-- Begin Data lines --

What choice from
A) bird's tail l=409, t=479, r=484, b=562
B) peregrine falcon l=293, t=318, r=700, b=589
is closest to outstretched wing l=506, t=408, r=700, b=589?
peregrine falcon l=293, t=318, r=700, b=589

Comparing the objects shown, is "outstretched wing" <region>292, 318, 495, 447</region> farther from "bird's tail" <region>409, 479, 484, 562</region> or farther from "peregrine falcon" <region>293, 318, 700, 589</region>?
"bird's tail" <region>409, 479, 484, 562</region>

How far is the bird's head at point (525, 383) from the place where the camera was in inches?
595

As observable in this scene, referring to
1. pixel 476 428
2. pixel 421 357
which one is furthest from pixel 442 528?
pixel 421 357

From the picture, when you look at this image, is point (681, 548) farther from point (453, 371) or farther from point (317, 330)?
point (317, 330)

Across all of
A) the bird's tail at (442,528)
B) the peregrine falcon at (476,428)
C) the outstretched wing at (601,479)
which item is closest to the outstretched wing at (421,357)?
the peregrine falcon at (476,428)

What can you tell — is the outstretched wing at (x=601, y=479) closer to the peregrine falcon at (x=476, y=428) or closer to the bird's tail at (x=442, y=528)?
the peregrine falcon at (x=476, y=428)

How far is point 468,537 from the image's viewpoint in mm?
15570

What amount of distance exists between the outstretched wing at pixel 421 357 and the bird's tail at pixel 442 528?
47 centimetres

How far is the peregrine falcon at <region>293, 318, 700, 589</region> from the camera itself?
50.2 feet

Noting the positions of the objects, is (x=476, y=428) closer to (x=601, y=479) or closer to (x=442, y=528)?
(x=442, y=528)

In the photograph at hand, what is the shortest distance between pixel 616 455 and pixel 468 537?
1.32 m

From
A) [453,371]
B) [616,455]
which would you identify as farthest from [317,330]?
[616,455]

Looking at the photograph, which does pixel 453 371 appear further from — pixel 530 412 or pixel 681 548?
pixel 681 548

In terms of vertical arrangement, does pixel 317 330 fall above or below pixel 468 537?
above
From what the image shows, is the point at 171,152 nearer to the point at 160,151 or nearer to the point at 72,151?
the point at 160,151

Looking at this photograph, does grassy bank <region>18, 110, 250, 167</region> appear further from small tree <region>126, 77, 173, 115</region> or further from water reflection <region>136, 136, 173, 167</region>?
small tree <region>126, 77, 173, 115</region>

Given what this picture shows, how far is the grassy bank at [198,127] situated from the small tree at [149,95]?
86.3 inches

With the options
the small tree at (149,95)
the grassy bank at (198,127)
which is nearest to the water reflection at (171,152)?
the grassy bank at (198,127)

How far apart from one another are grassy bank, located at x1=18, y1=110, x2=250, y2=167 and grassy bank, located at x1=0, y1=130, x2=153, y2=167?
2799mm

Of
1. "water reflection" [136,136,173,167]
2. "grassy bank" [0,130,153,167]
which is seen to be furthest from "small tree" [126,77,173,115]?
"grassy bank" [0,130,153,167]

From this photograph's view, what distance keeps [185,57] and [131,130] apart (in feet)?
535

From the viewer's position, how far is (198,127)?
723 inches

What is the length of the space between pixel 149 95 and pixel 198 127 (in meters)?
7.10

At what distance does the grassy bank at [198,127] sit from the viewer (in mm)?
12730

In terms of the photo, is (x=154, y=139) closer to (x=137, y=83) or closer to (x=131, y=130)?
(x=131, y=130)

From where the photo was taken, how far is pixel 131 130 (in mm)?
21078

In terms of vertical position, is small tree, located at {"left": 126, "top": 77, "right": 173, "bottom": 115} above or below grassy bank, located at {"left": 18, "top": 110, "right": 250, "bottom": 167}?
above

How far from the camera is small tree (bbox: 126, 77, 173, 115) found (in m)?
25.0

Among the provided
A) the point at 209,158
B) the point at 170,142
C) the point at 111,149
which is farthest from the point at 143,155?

-- End Data lines --

**Directions for this task:** Recast every line of the items above as a Markdown table with two columns, Row and Line, numbering the rows in order and omitting blank lines.

**The reply:**
| Row | Line |
|---|---|
| 1 | What choice from |
| 2 | A) bird's tail l=409, t=479, r=484, b=562 |
| 3 | B) peregrine falcon l=293, t=318, r=700, b=589 |
| 4 | is closest to outstretched wing l=506, t=408, r=700, b=589? |
| 5 | peregrine falcon l=293, t=318, r=700, b=589 |
| 6 | Comparing the objects shown, is "outstretched wing" <region>292, 318, 495, 447</region> farther from "bird's tail" <region>409, 479, 484, 562</region> or farther from "peregrine falcon" <region>293, 318, 700, 589</region>? |
| 7 | "bird's tail" <region>409, 479, 484, 562</region> |
| 8 | How far is the bird's head at point (525, 383) from the place where the camera was in inches? |
| 9 | 595 |
| 10 | As observable in this scene, referring to |
| 11 | 1. pixel 476 428 |
| 12 | 2. pixel 421 357 |
| 13 | which one is furthest from pixel 442 528? |
| 14 | pixel 421 357 |
| 15 | From the picture, when you look at this image, is point (681, 548) farther from point (453, 371) or farther from point (317, 330)? |
| 16 | point (317, 330) |
| 17 | Across all of |
| 18 | A) the bird's tail at (442,528) |
| 19 | B) the peregrine falcon at (476,428) |
| 20 | C) the outstretched wing at (601,479) |
| 21 | which item is closest to the outstretched wing at (421,357)? |
| 22 | the peregrine falcon at (476,428) |
| 23 | What can you tell — is the outstretched wing at (x=601, y=479) closer to the peregrine falcon at (x=476, y=428) or closer to the bird's tail at (x=442, y=528)? |
| 24 | the peregrine falcon at (x=476, y=428) |
| 25 | How far is point 468,537 from the image's viewpoint in mm? |
| 26 | 15570 |
| 27 | What amount of distance exists between the outstretched wing at pixel 421 357 and the bird's tail at pixel 442 528? |
| 28 | 47 centimetres |
| 29 | How far is the peregrine falcon at <region>293, 318, 700, 589</region> from the camera itself? |
| 30 | 50.2 feet |
| 31 | Noting the positions of the objects, is (x=476, y=428) closer to (x=601, y=479) or closer to (x=442, y=528)? |
| 32 | (x=442, y=528) |
| 33 | In the photograph at hand, what is the shortest distance between pixel 616 455 and pixel 468 537? |
| 34 | 1.32 m |
| 35 | From |
| 36 | A) [453,371] |
| 37 | B) [616,455] |
| 38 | which would you identify as farthest from [317,330]? |
| 39 | [616,455] |
| 40 | Looking at the photograph, which does pixel 453 371 appear further from — pixel 530 412 or pixel 681 548? |
| 41 | pixel 681 548 |
| 42 | In terms of vertical arrangement, does pixel 317 330 fall above or below pixel 468 537? |
| 43 | above |
| 44 | From what the image shows, is the point at 171,152 nearer to the point at 160,151 or nearer to the point at 72,151? |
| 45 | the point at 160,151 |
| 46 | Looking at this photograph, does grassy bank <region>18, 110, 250, 167</region> appear further from small tree <region>126, 77, 173, 115</region> or further from water reflection <region>136, 136, 173, 167</region>? |
| 47 | small tree <region>126, 77, 173, 115</region> |
| 48 | Given what this picture shows, how far is the grassy bank at [198,127] situated from the small tree at [149,95]? |
| 49 | 86.3 inches |
| 50 | With the options |
| 51 | the small tree at (149,95) |
| 52 | the grassy bank at (198,127) |
| 53 | which is nearest to the water reflection at (171,152)? |
| 54 | the grassy bank at (198,127) |
| 55 | How far apart from one another are grassy bank, located at x1=18, y1=110, x2=250, y2=167 and grassy bank, located at x1=0, y1=130, x2=153, y2=167? |
| 56 | 2799mm |
| 57 | Of |
| 58 | 1. "water reflection" [136,136,173,167] |
| 59 | 2. "grassy bank" [0,130,153,167] |
| 60 | which is seen to be furthest from "small tree" [126,77,173,115]? |
| 61 | "grassy bank" [0,130,153,167] |
| 62 | From this photograph's view, what distance keeps [185,57] and [131,130] apart (in feet)? |
| 63 | 535 |
| 64 | From the viewer's position, how far is (198,127)? |
| 65 | 723 inches |
| 66 | What is the length of the space between pixel 149 95 and pixel 198 127 (in meters)? |
| 67 | 7.10 |
| 68 | At what distance does the grassy bank at [198,127] sit from the viewer (in mm)? |
| 69 | 12730 |
| 70 | In terms of the photo, is (x=154, y=139) closer to (x=137, y=83) or closer to (x=131, y=130)? |
| 71 | (x=131, y=130) |
| 72 | From where the photo was taken, how far is pixel 131 130 (in mm)? |
| 73 | 21078 |
| 74 | In terms of vertical position, is small tree, located at {"left": 126, "top": 77, "right": 173, "bottom": 115} above or below grassy bank, located at {"left": 18, "top": 110, "right": 250, "bottom": 167}? |
| 75 | above |
| 76 | How far from the camera is small tree (bbox: 126, 77, 173, 115) found (in m)? |
| 77 | 25.0 |
| 78 | Among the provided |
| 79 | A) the point at 209,158 |
| 80 | B) the point at 170,142 |
| 81 | C) the point at 111,149 |
| 82 | which is farthest from the point at 143,155? |